Ne fanno parte, ormai, tutti insieme appassionatamente affratellati dalla coscienza di appartenere a un unico grande “popolo contro”, sciami di guru universitari, plotoni di magistrati decisi a estirpare la corruzione dal mondo, caterve di giornalisti omelisti spesso per giunta imbucati in giornali fuori mercato e perciò stipendiati coi contributi statali, torme di teletribuni con la smania del predicozzo, battaglioni di pagliacci videologici, ronde di letterati di regime, mandrie di mantenuti del cinema e del teatro assistiti, mazzi di simil-artisti foraggiati dalle istituzioni, turbe di cantautori e rocchettari col pallino del messaggio, armate di funzionari e di guitti di ogni ramo dell’industria dell’entertainment, nugoli di stilisti e di top model con l’uzzolo dell’impegno, falangi di preti e di frati d’assalto in guerra col capitalismo, stormi di suore che credono nella piazza, pellegrini del turismo antiglobale, frotte di criminalucci col cruccio delle colpe della società e della famiglia - giù giù fino alle truppe acquartierate nei centri sociali, che sono poi le avanguardie di un vasto sottoproletariato intellettuale impegnato a tempo pieno - fra canne, sniffate, buchi e magari un mix di spaccio e scippo - in una ricchissima gamma di attività culturali tutte più o meno centrate intorno allo studio di questioncelle locali come il destino dell’universo e l’organizzazione di guerricciole urbane a base di teste spaccate, vetrine infrante, vetture incendiate, città devastate e scatole altrui fracassate.
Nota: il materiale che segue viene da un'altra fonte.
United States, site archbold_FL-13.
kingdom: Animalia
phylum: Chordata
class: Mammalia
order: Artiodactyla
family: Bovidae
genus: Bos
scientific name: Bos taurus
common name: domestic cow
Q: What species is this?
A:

Lo spessore intellettuale e morale di questi angioletti “contro” non deve essere comunque sottovalutato. Essi infatti sono in fondo gli ultimi e più coerenti fautori del nobile miraggio originario dell’intellettuale di sinistra: non saper niente e impicciarsi di tutto, non saper fare niente e voler cambiare tutto, non amare niente e anelare a distruggere tutto. E questo è forse il motivo profondo per cui la sinistra neo e post comunista non potrà rinunciare a intrattenere un legame più o meno organico con queste nuovissime turbe dei nullafacenti spaccatutto.